→ EXERCISE REQUIREMENTS:
Render each line of the material below as a string in a JSON list, skipping any blank lines. Leave the pictures out of your answer.

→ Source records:
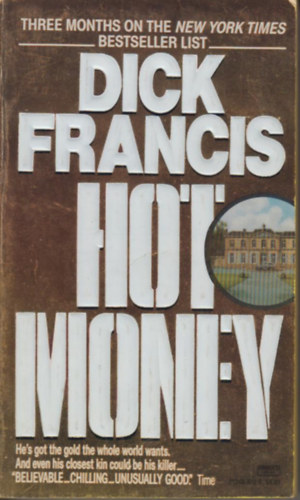 Dick Francis - Hot money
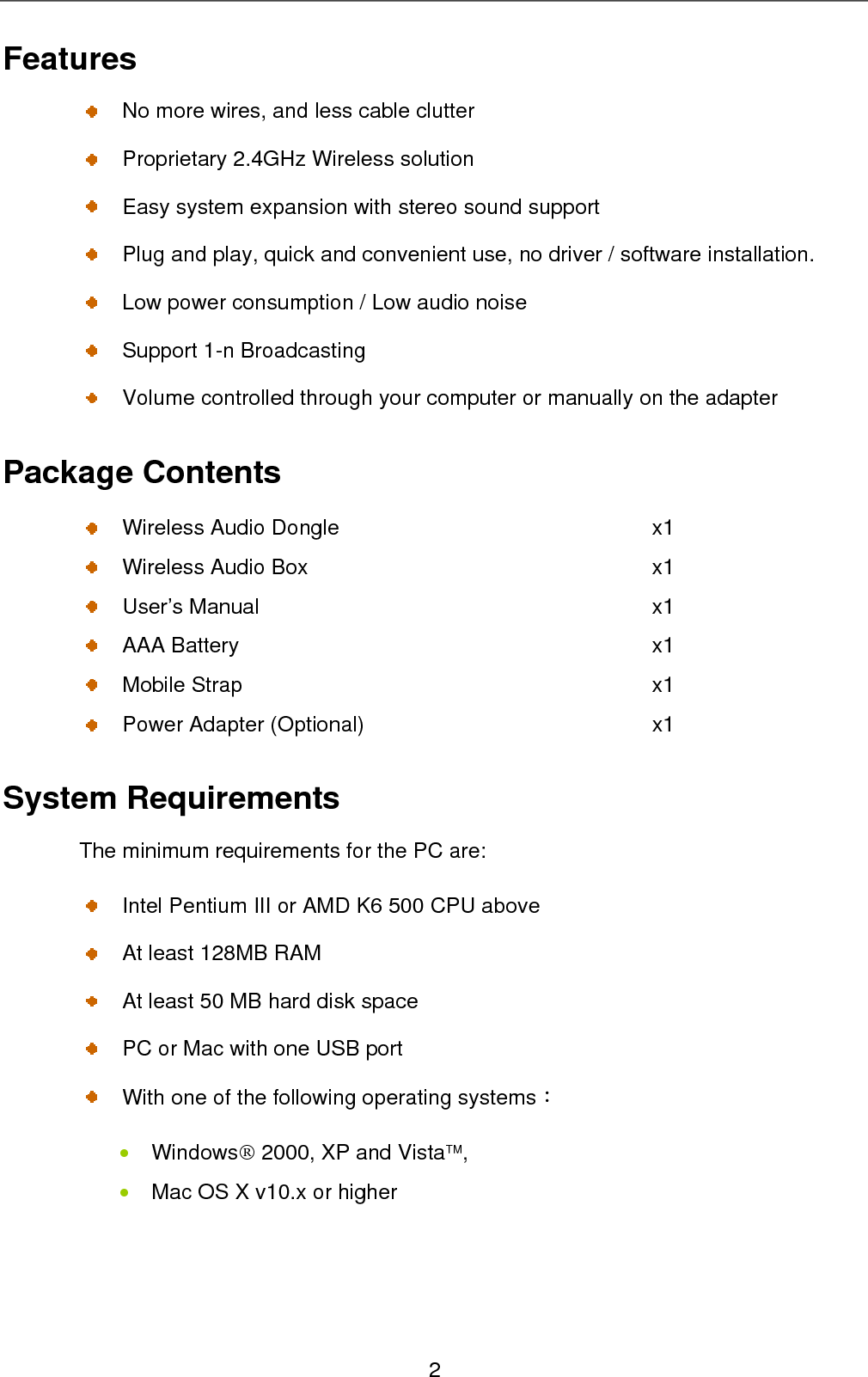 Features   No more wires, and less cable clutter     Proprietary 2.4GHz Wireless solution   Easy system expansion with stereo sound support     Plug and play, quick and convenient use, no driver / software installation.   Low power consumption / Low audio noise   Support 1-n Broadcasting   Volume controlled through your computer or manually on the adapter   Package Contents   Wireless Audio Dongle  x1   Wireless Audio Box    x1  User’s Manual   x1  AAA Battery  x1  Mobile Strap  x1   Power Adapter (Optional)  x1 System Requirements The minimum requirements for the PC are:   Intel Pentium III or AMD K6 500 CPU above     At least 128MB RAM     At least 50 MB hard disk space   PC or Mac with one USB port  ：• • With one of the following operating systems  Windows® 2000, XP and Vista™, Mac OS X v10.x or higher 2 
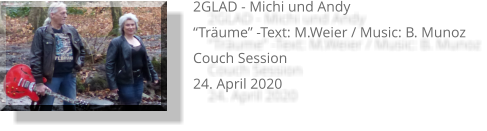 2GLAD - Michi und Andy “Träume” -Text: M.Weier / Music: B. Munoz Couch Session  24. April 2020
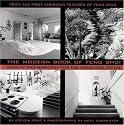 The Modern Book of Feng Shui: Vitality and Harmony for the Home and Office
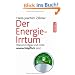 Der Energie-Irrtum: Warum Erdgas und Erd�l unersch�pflich sind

→ ANSWER:
[
  " Dick Francis - Hot money",
  " Features   No more wires, and less cable clutter     Proprietary 2.4GHz Wireless solution   Easy system expansion with stereo sound support     Plug and play, quick and convenient use, no driver / software installation.   Low power consumption / Low audio noise   Support 1-n Broadcasting   Volume controlled through your computer or manually on the adapter   Package Contents   Wireless Audio Dongle  x1   Wireless Audio Box    x1  User’s Manual   x1  AAA Battery  x1  Mobile Strap  x1   Power Adapter (Optional)  x1 System Requirements The minimum requirements for the PC are:   Intel Pentium III or AMD K6 500 CPU above     At least 128MB RAM     At least 50 MB hard disk space   PC or Mac with one USB port  ：• • With one of the following operating systems  Windows® 2000, XP and Vista™, Mac OS X v10.x or higher 2 ",
  " 2GLAD - Michi und Andy “Träume” -Text: M.Weier / Music: B. Munoz Couch Session  24. April 2020",
  " The Modern Book of Feng Shui: Vitality and Harmony for the Home and Office",
  " Der Energie-Irrtum: Warum Erdgas und Erd�l unersch�pflich sind"
]